WORK INSTRUCTIONS: From the entries below, print exactly the span beginning with the line holding "Heroes S6a May28" and ending with the line holding "Ассоциация студенческого баскетбола России", endpoints included, and skip any pictures.

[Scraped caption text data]
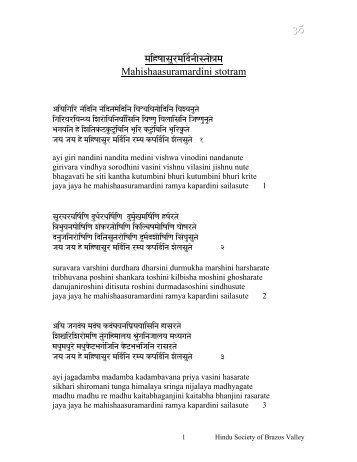 dattatreya stotram in kannada pdf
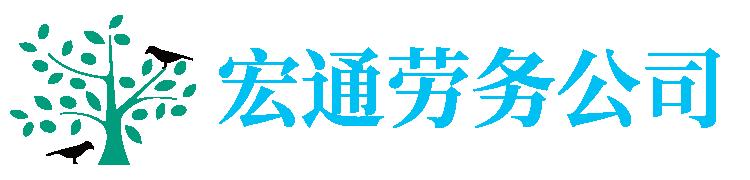 眉山宏通劳务有限公司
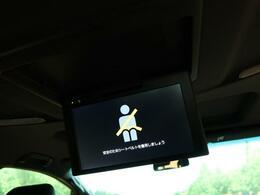 【フリップダウンモニター】後席の方も、快適にドライブをお楽しみいただけるリアモニターを装備しております☆DVDやテレビなど、走行中でも再生可能です。お子様にもご好評いただけるかと思います♪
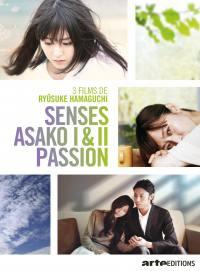 Riuysuke hamaguchi - passion - senses - asako 1&2 - 4 dvd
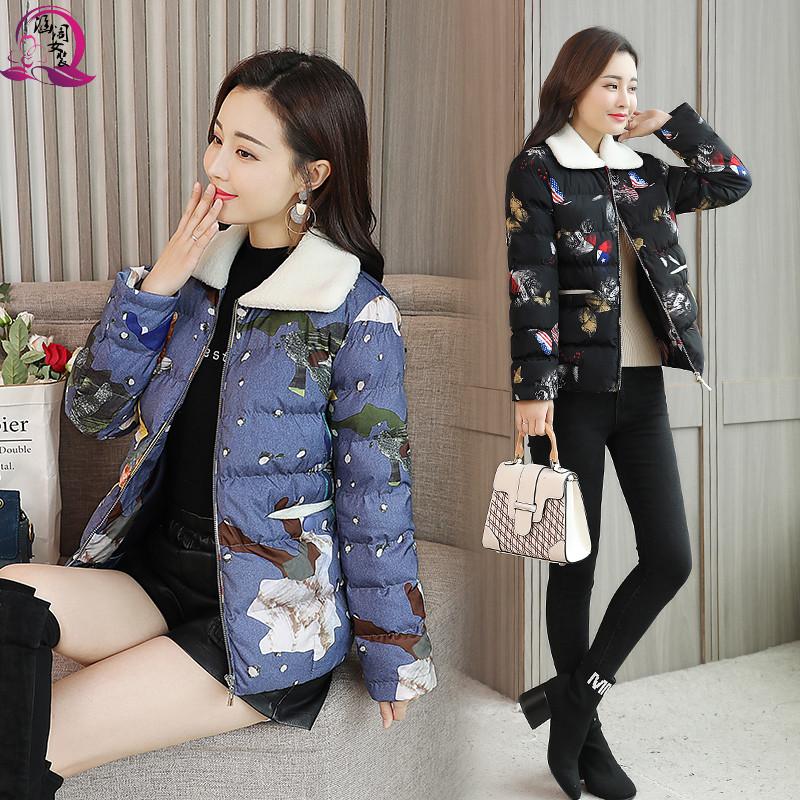 Áo khoác nhỏ in đệm nữ ngắn thon gọn cotton 2019 áo khoác ngắn nhẹ có đệm 30-40-50 tuổi mùa đông - Bông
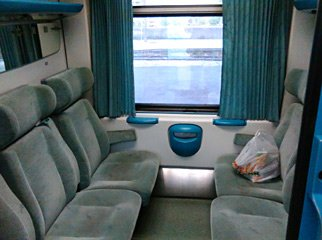 Trains From Sofia Train Times Fares Online Tickets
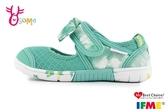 IFME 日本機能鞋 水涼鞋 中童 沁涼薄荷 蝴蝶結 休閒運動鞋 P7637#綠色◆OSOME奧森鞋業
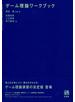 ゲーム理論ワークブック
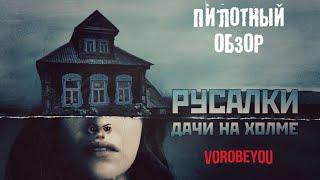 Русалка: Озеро мертвых (2018). Пилотный выпуск. Обзор фильма. Трэш-обзор. Не [BadComedian]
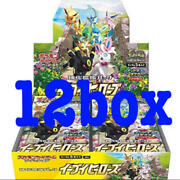 【12 Box】 pokemon Card Game Enhanced Expansion Pack Eevee Heroes S6a May28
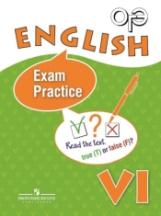 Афанасьева. Английский язык. 6 класс Тренировочные упражнения для подготовки к ОГЭ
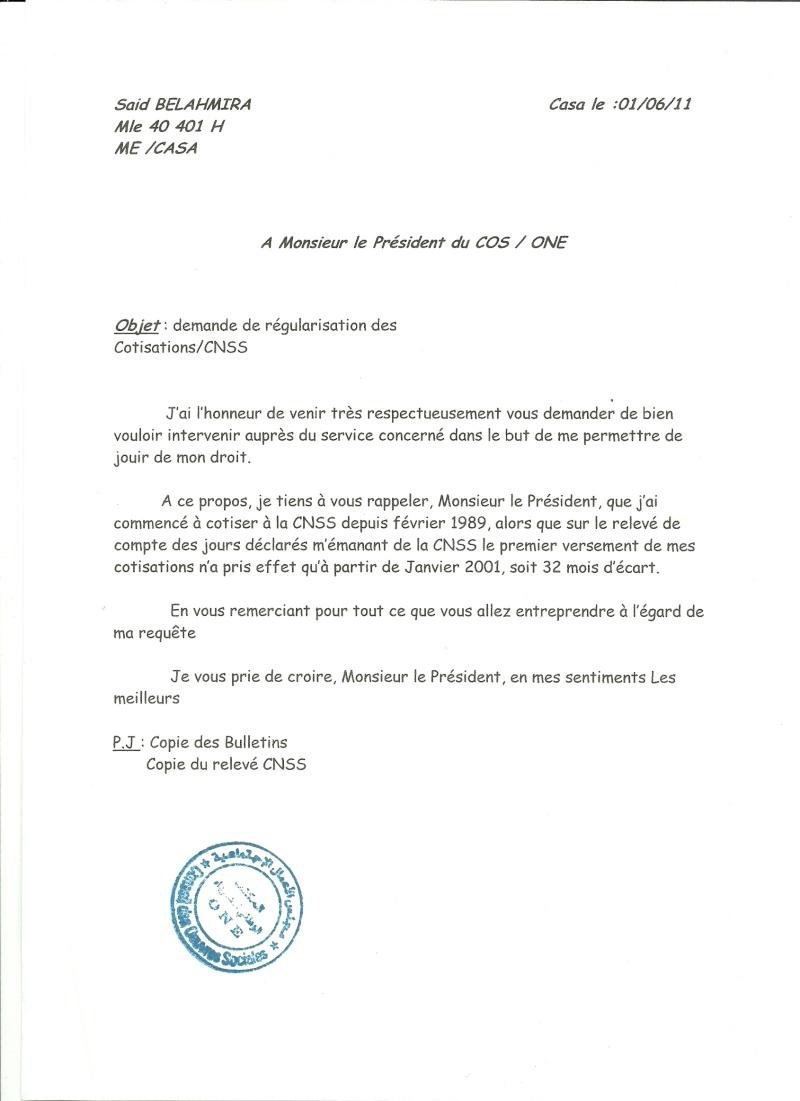 """A Monsieur le Directeur Gén""""ral de l'ONE Numari32"""
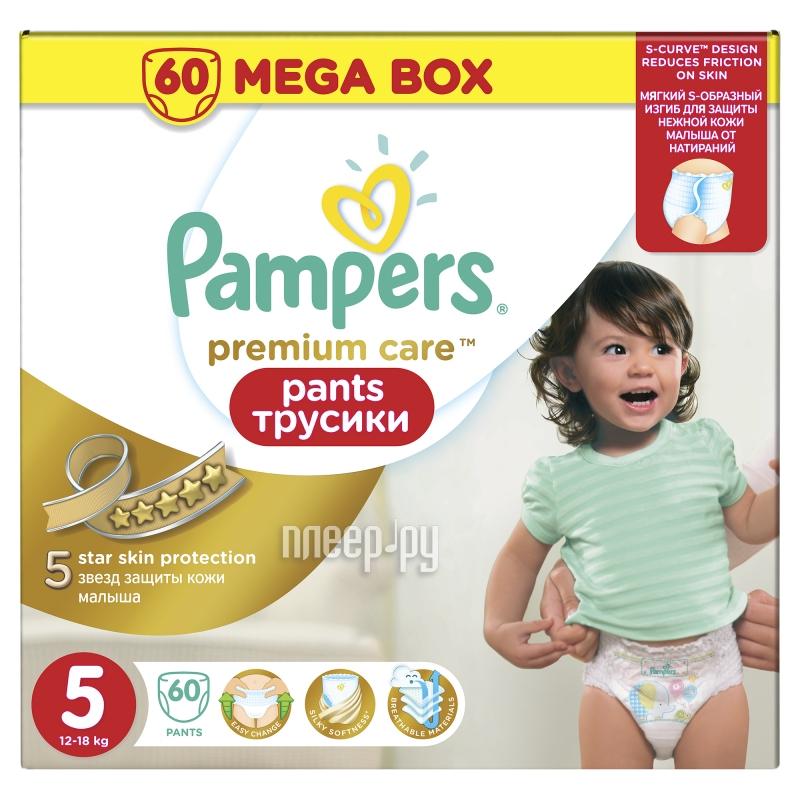 Подгузники Pampers Premium Care Pants Junior 12-18кг 60шт 4015400772422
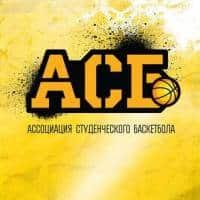 Ассоциация студенческого баскетбола России
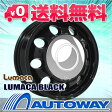 ■夏タイヤ14インチタイヤホイールセット■LUMACA BLACK 14x4.5 +43 PCD100x4穴 ブラック 165/55R14《検索用》タイヤのAUTOWAY(オートウェイ)【RCP】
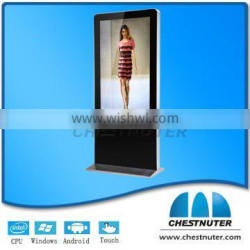 Perfect Android system Full HD LCD Advertising Players Products for PC,TV,Computer,Video, broadcast,All in one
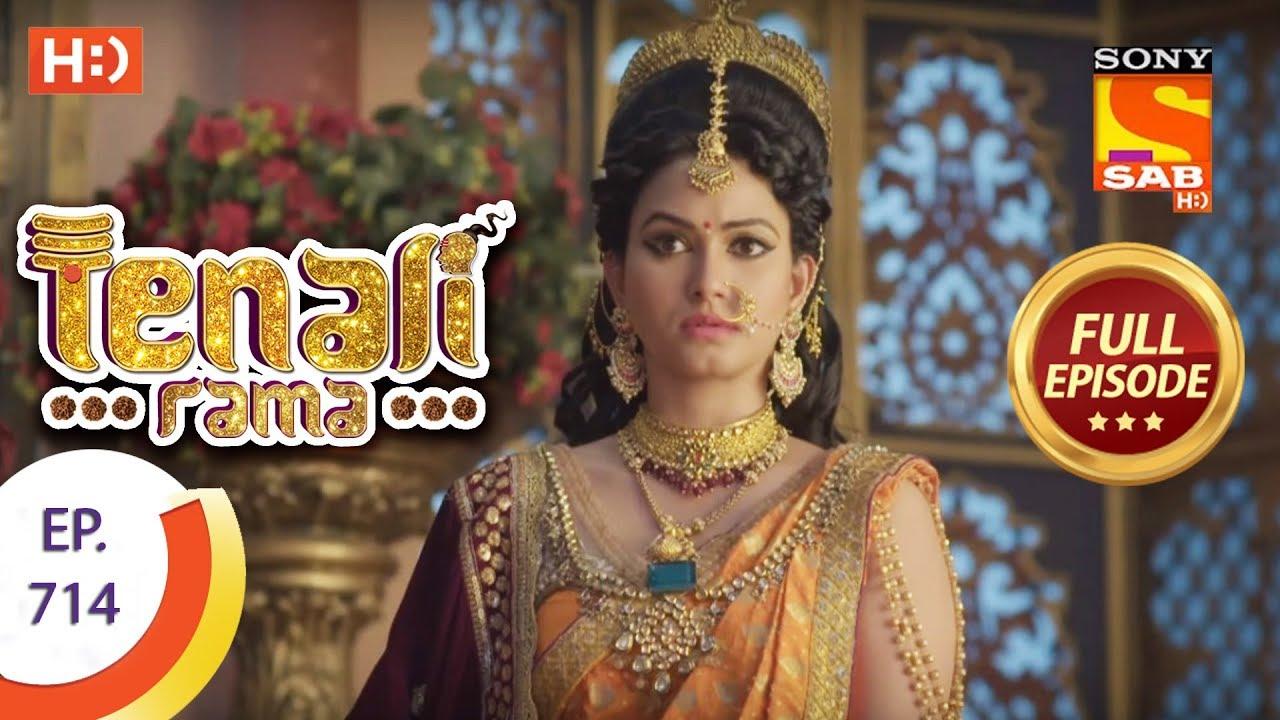 Download Tenali Rama - Ep 714 - Full Episode - 27th March 2020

SOLUTION BELOW:
 【12 Box】 pokemon Card Game Enhanced Expansion Pack Eevee Heroes S6a May28
 Афанасьева. Английский язык. 6 класс Тренировочные упражнения для подготовки к ОГЭ
 """A Monsieur le Directeur Gén""""ral de l'ONE Numari32"""
 Подгузники Pampers Premium Care Pants Junior 12-18кг 60шт 4015400772422
 Ассоциация студенческого баскетбола России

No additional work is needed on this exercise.